DOT's comprehensive approach shakes out conflicts among modes

By Peter A. Buxbaum, AJOT

The major significance of unveiling a national freight transportation policy framework lies beyond (way beyond) the words written on the page of such a document. When Undersecretary of Transportation Jeffrey Shane presented a policy framework to a Transportation Research Board meeting in January, it probably attracted little notice outside of a small group of federal and state transportation officials and interest groups.

The framework itself seems fairly noncontroversial on its face, laying out a proposed transportation policy based on seven objectives. These objectives include improving efficiency, increasing capacity, using pricing to enhance productivity, removing unnecessary regulatory burdens, proactively addressing emerging needs, promoting safety and security, and mitigating negative environmental impacts.

But transportation officials and interest groups know how to read such a document. The significance of the policy choices the framework embodies can be discerned by their reactions to it. For example, the very use of the word transportation is significant. The policy document attempts to lay out a comprehensive approach to freight policy that ignores the traditional modal stovepipes. Industry interest groups are organized along modal lines and each pushes in directions most favorable to its constituency. Thus, highway advocates in the trucking industry fear that comprehensiveness will detract government support from their interests, while intermodal supporters laud an overarching approach. Some of the same conflicts can be seen within some of the more specific policy choices.
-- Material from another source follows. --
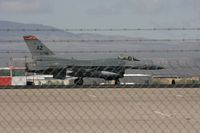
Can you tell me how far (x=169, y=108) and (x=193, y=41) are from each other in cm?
758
'We got all the modes together to work on this document,' said George Schoener, Deputy Assistant Secretary for Transportation Policy in the US Department of Transportation. 'It's a good example of how the department can work together across modes.'

'The seven objectives are right on,' said Jean Godwin, executive vice president and general counsel of the American Association of Port Authorities and co-chair of the Freight Stakeholders Coalition. 'The department hit the important ones and it's significant because it goes beyond highways and surface transportation to include inland waterways and port dredging considerations.'

A contrary view was expressed by Darrin Roth, director of highway operations at the American Trucking Associations. 'We think the first priority should be the highway system that moves 68% of the tonnage in this country,' he said.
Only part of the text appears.